Figure 3 shows PS-FF-OCT images of the rat’s tail tendon with its polarization-induced phase retardation images. Several strands of tendon with crimp patterns adjoin each other, as shown in Fig. 3(a). Secondary fiber bundles (fascicles) and even subfascicles (digits 1 to 4) of the tendon, which are invisible with conventional PS-OCT in general, are clearly visible in the $XY$ and $YZ$ images, respectively. Figure 3(b) shows the linear retardance image taken at the same depth of the intensity image of Fig. 3(a). The phase retardation from 0 to 90 deg was expressed with pseudo-color mapping. The cross-sectional image shows the variation of phase retardation along and across the tendons.

Fig. 3

Ex vivo images of the rat tail tendon by PS-FF-OCT: (a) En-face intensity images at a depth of 43 μm; $XZ$ and $YZ$ cross-sectional images. (b) En-face retardation image at the same depth with (a); $XZ$ and $YZ$ cross-sectional retardation images.
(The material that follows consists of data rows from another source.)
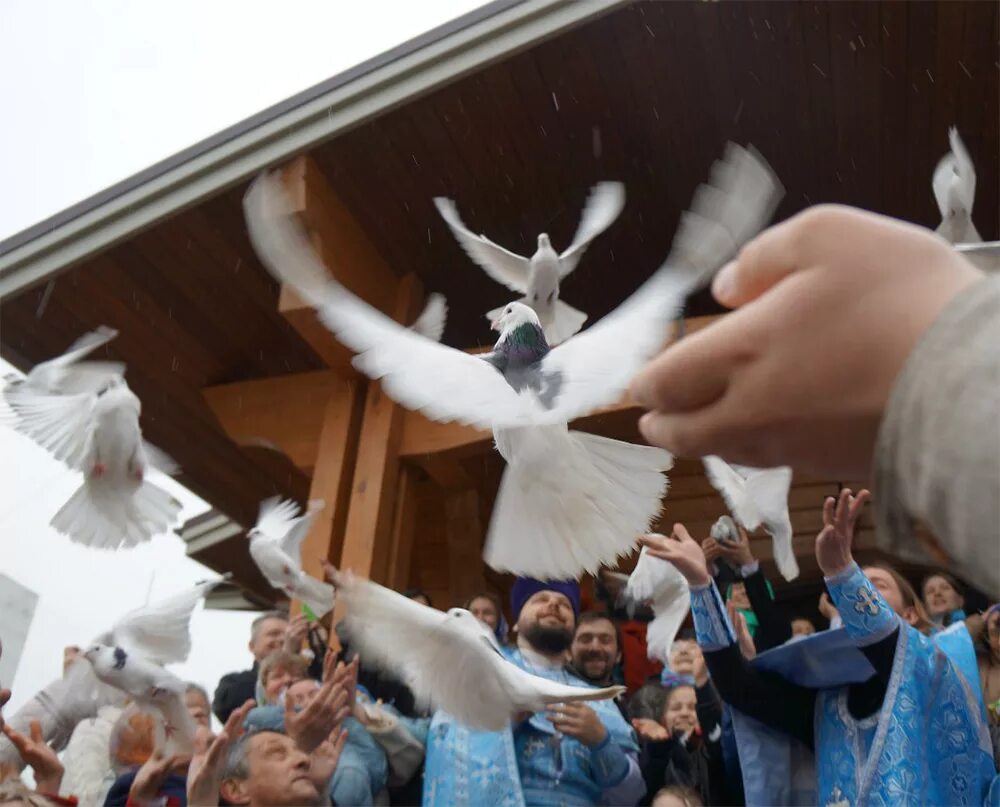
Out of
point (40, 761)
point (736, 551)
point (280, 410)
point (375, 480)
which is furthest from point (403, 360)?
point (280, 410)

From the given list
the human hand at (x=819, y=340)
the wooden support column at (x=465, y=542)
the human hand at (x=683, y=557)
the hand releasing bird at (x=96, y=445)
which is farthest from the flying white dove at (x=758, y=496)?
the human hand at (x=819, y=340)

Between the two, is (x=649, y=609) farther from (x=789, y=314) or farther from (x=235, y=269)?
(x=789, y=314)

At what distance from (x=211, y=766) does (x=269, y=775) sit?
0.61ft

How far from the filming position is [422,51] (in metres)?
3.24

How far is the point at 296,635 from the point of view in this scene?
2855 mm

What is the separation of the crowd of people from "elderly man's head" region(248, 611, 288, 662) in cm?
35

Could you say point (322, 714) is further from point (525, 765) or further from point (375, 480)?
point (375, 480)

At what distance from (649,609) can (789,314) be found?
10.1ft

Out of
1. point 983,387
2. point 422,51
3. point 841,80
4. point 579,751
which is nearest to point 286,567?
point 579,751

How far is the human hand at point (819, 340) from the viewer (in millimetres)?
508

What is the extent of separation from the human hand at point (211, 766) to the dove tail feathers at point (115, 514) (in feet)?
2.90

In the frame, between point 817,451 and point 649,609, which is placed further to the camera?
point 649,609

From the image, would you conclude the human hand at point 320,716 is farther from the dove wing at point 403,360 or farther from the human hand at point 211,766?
the dove wing at point 403,360

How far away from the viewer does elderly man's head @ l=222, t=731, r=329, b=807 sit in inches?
85.4
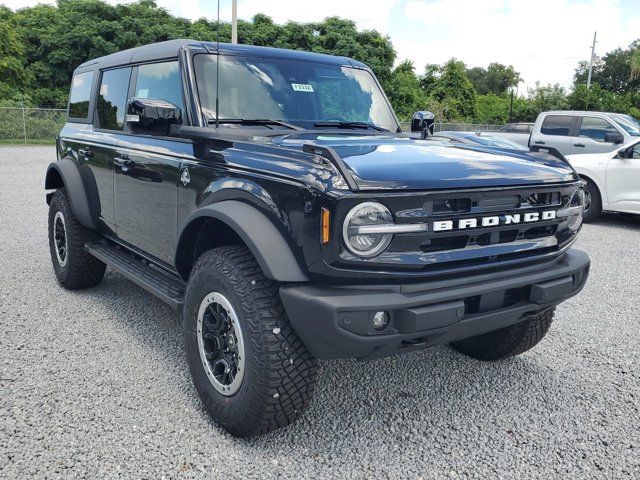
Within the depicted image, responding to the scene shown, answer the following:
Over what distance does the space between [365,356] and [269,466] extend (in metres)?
0.68

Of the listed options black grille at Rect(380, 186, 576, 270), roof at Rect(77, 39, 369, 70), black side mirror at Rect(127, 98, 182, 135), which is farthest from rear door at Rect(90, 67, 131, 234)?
black grille at Rect(380, 186, 576, 270)

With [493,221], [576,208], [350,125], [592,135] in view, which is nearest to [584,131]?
[592,135]

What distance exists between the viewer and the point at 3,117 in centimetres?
2505

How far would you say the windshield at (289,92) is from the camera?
348 centimetres

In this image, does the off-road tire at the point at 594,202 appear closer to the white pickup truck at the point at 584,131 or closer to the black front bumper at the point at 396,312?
the white pickup truck at the point at 584,131

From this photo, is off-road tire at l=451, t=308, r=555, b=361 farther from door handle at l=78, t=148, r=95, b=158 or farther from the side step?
door handle at l=78, t=148, r=95, b=158

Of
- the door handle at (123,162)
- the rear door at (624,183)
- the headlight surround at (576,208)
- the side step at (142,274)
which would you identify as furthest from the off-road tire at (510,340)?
the rear door at (624,183)

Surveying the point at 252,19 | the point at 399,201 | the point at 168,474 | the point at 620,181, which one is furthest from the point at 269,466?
the point at 252,19

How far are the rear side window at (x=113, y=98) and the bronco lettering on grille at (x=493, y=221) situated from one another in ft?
9.14

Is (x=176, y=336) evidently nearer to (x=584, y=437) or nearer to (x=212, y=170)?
(x=212, y=170)

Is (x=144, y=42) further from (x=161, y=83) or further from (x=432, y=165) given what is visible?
(x=432, y=165)

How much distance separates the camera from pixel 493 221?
8.66ft

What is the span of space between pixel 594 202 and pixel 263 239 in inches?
328

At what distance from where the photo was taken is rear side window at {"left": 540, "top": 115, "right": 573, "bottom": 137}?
11742 millimetres
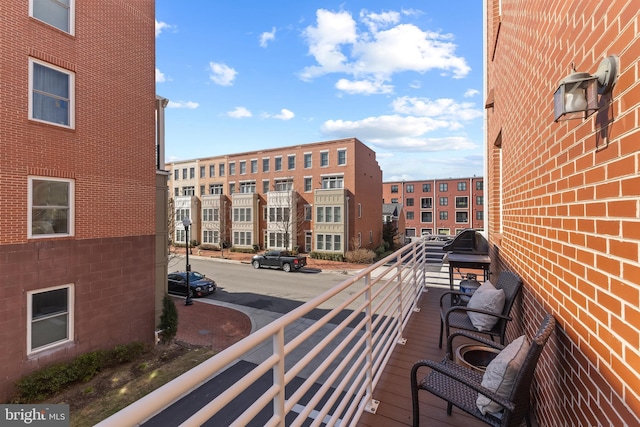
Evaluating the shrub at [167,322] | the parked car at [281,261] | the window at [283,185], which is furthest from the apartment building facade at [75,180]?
the window at [283,185]

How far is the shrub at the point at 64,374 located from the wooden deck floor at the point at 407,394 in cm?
837

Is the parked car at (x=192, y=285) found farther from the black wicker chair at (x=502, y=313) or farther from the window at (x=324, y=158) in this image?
the window at (x=324, y=158)

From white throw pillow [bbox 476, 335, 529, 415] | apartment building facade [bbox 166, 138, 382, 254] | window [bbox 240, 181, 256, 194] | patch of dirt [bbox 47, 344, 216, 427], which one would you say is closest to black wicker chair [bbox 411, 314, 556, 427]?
white throw pillow [bbox 476, 335, 529, 415]

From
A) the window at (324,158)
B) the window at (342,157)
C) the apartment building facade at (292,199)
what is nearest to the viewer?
the apartment building facade at (292,199)

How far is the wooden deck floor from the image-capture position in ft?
7.92

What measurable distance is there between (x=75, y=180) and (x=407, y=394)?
9.25 metres

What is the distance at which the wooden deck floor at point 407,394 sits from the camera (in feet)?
7.92

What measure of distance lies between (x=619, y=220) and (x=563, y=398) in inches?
52.2

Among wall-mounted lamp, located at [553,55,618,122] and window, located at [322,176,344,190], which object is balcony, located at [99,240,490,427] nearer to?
wall-mounted lamp, located at [553,55,618,122]

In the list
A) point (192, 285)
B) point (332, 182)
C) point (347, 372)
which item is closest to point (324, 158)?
point (332, 182)

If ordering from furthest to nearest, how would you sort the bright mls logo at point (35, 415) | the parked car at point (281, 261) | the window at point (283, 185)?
1. the window at point (283, 185)
2. the parked car at point (281, 261)
3. the bright mls logo at point (35, 415)

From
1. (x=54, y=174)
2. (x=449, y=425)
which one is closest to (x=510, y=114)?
(x=449, y=425)

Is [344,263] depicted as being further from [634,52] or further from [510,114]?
[634,52]

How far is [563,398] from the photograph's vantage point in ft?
5.99
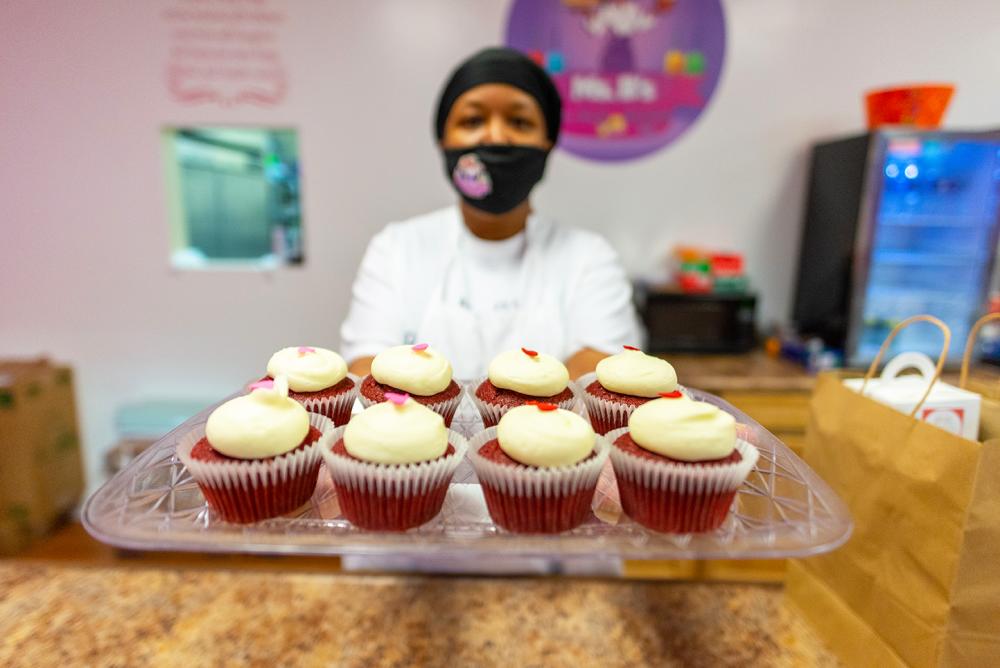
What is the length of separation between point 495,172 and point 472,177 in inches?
3.4

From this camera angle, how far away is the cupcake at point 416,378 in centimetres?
140

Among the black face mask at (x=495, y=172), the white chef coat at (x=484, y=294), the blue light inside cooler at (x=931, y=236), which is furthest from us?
the blue light inside cooler at (x=931, y=236)

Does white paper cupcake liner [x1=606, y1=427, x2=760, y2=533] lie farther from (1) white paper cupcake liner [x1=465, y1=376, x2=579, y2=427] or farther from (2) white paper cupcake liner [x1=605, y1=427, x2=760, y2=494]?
(1) white paper cupcake liner [x1=465, y1=376, x2=579, y2=427]

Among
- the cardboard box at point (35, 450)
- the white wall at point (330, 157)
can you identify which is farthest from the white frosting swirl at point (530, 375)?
the cardboard box at point (35, 450)

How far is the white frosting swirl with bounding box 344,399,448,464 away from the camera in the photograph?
3.64 feet

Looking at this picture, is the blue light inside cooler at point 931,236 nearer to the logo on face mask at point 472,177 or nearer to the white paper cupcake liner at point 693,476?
the logo on face mask at point 472,177

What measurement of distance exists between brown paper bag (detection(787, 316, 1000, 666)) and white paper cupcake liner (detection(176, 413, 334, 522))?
3.34 ft

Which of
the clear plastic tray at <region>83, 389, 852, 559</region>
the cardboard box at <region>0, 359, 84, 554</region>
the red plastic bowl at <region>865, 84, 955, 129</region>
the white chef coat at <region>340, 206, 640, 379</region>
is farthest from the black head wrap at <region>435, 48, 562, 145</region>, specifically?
the cardboard box at <region>0, 359, 84, 554</region>

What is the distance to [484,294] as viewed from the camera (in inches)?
92.6

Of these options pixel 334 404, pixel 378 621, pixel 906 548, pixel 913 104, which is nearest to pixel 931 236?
pixel 913 104

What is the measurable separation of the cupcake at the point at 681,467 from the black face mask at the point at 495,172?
3.91 ft

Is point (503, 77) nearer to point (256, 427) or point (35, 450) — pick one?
point (256, 427)

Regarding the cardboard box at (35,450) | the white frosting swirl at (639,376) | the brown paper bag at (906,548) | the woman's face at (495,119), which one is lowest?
the cardboard box at (35,450)

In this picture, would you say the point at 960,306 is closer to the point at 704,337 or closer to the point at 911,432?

In summary, we have constructed a single-channel PS-FF-OCT using a BSPS device, which consists of a FLC cell and an LP. The BSPS device was positioned in front of the CCD camera to rotate the polarization state of the scattered light, providing a geometric separation of two perpendicular components of interfered light. As a result, the temporal split of two polarization components enabled a single CCD camera to collect two polarization components. Thanks to the high-resolution nature of PS-FF-OCT, the fascicle structure of the tendon was apparent with its retardation image. This method provides a simple process and relatively easy alignment of the PS-FF-OCT system.